Required tasks |
1 > In the Paul & Paula passage, who at Vee Jay Records passed on "Hey Paula"?
2 > Reproduce the Paul & Paula passage word for word, starting with "Smith first offered" and going on through "eventually accepted it.".
3 > Write what comes next in the Paul & Paula passage, picking up after its final sentence.
*** Page extract Section Begins ***
Late in 1962 the pair drove to Fort Worth, Texas, hoping for an unscheduled audition at LeCam Records, the label Major Bill Smith had just propelled to prominence with Bruce Channel. Smith was occupied with sessions that Saturday, yet they waited; when Amos Milburn, Jr. failed to appear, five musicians sat idle at five dollars each. Unwilling to waste the outlay, Smith invited Hildebrand and Jackson to audition their number and, after a short hearing, escorted them into the studio. The outcome quickly entered recording lore.

Smith first offered “Hey Paula” to Vee Jay Records, but Ewart Abner passed. The single therefore appeared on LeCam under the billing Jill & Ray. Once sales surged, Abner acknowledged the oversight and paired Jerry Butler with Betty Everett. Mercury’s Shelby Singleton noticed the strong sales and arranged a reissue on the Phillips subsidiary, though he first changed the artists’ name to Paul & Paula, observing that two performers called Jill & Ray could not credibly sing lines addressed to both Paula and Paul. The duo resented the alteration—West Texas audiences knew them as Jill & Ray—yet eventually accepted it.

Early in 1963 “Hey Paula” approached two million copies sold. Follow-up singles “Young Lovers” and “First Quarrel” appeared, together with two albums, one devoted to Christmas material. The original “Hey Paula” ran more than six minutes; Smith judged it too long, so Hildebrand fashioned the excised sections into “Young Lovers.”
*** Page extract Section Ends ***
*** Available data Section Begins ***
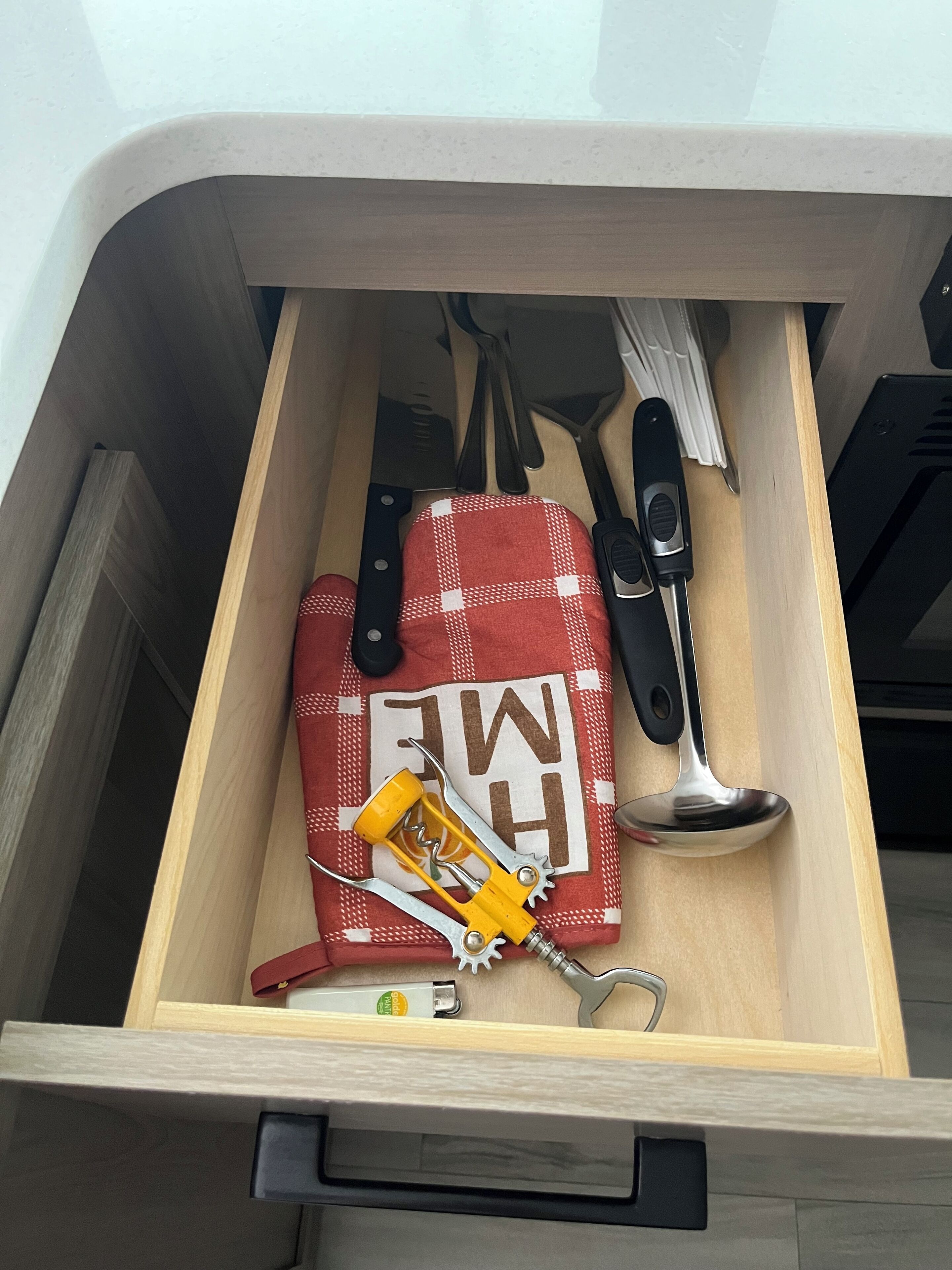 A drawer with kitchen utensils including a red and white checkered oven mitt, a knife, a spoon, and a can opener.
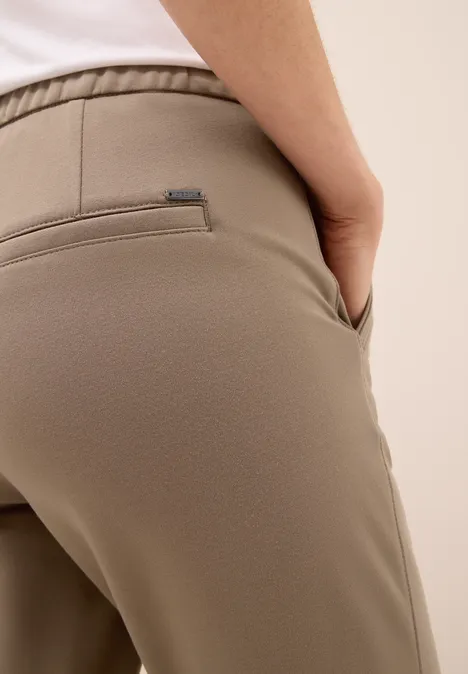 Nahaufnahme einer Person in beigefarbener Hose, Hand in der Tasche.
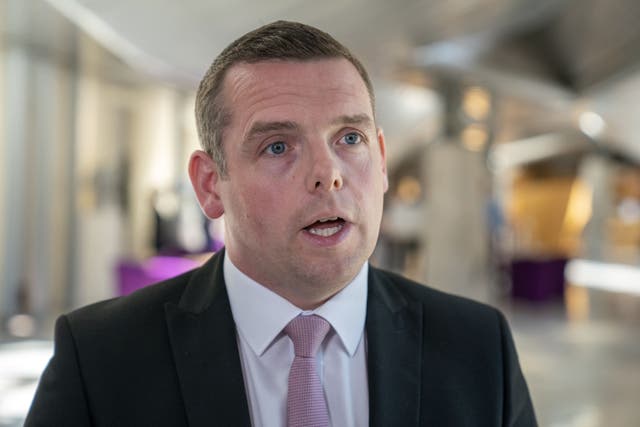Scottish Conservative leader Douglas Ross has been urged by the SNP to order his party’s MPs to vote for the sanctions on Boris Johnson (PA)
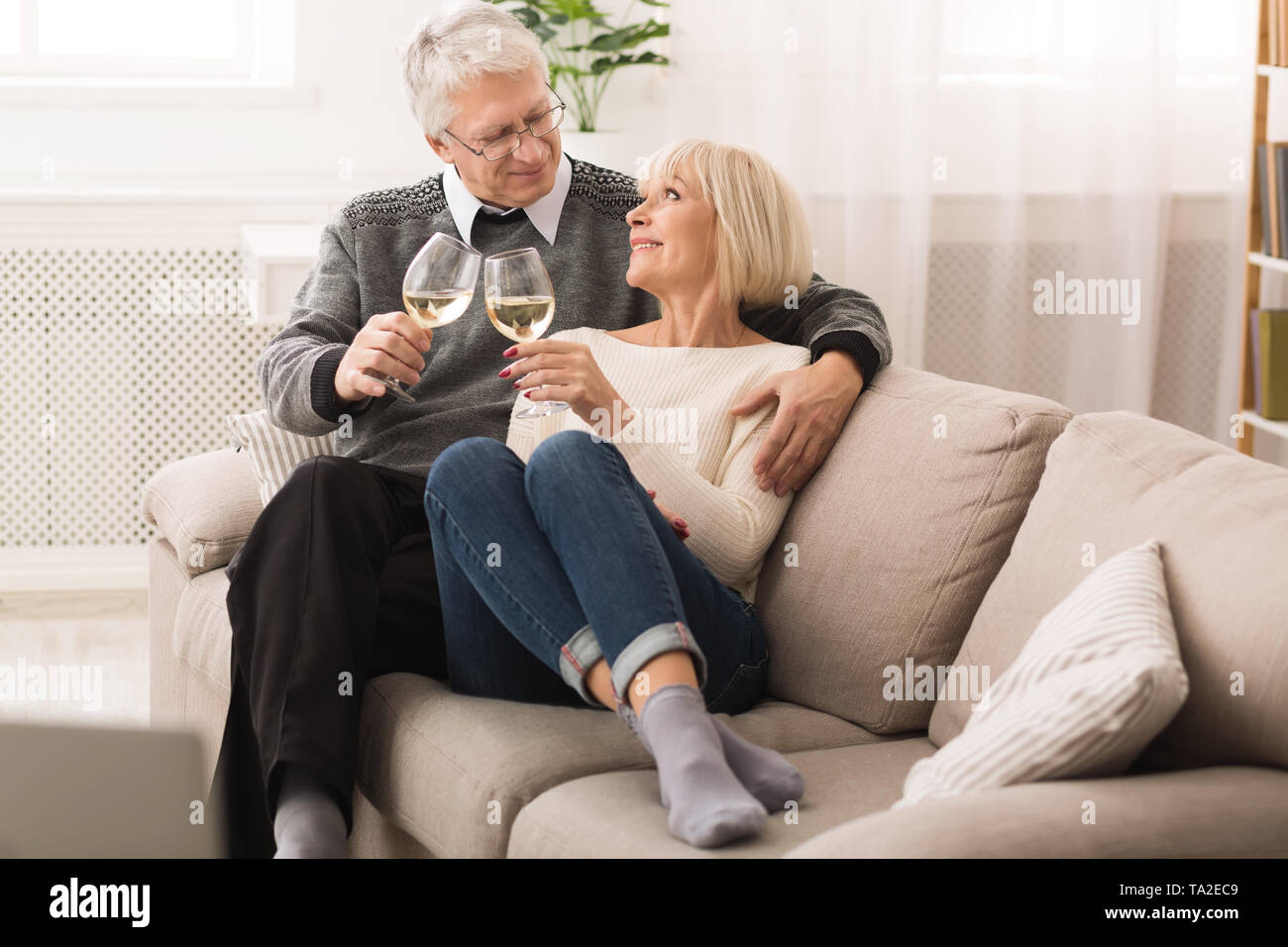 Mature Couple Drinking White Wine At Home Stock Photo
*** Available data Section Ends ***
Numbered answers |
1 > Ewart Abner

2 >
Smith first offered “Hey Paula” to Vee Jay Records, but Ewart Abner passed. The single therefore appeared on LeCam under the billing Jill & Ray. Once sales surged, Abner acknowledged the oversight and paired Jerry Butler with Betty Everett. Mercury’s Shelby Singleton noticed the strong sales and arranged a reissue on the Phillips subsidiary, though he first changed the artists’ name to Paul & Paula, observing that two performers called Jill & Ray could not credibly sing lines addressed to both Paula and Paul. The duo resented the alteration—West Texas audiences knew them as Jill & Ray—yet eventually accepted it.

3 >
The whirlwind success began to feel dreamlike, but by 1965 Hildebrand reconsidered. Road travel held no appeal, and he wished to finish college, mindful that both parents taught school. The breaking point occurred when he left Jackson stranded during a Dick Clark Caravan of Stars tour, obliging Clark to substitute.

Jackson continued alone yet kept pressing Hildebrand to resume the partnership, without result. They reunited for a single performance at a Brownwood party in the 1980s and never again. Hildebrand later worked behind the scenes as a songwriter and producer before stepping away from music for a period.

He reentered the field in 1983 as half of the Christian male duo Land & Hildebrand, which stayed active into the new millennium. As Paul & Paula, Hildebrand and Jackson were inducted into the West Texas Music Hall of Fame. Ray Hildebrand died on August 18, 2023, at the age of 82.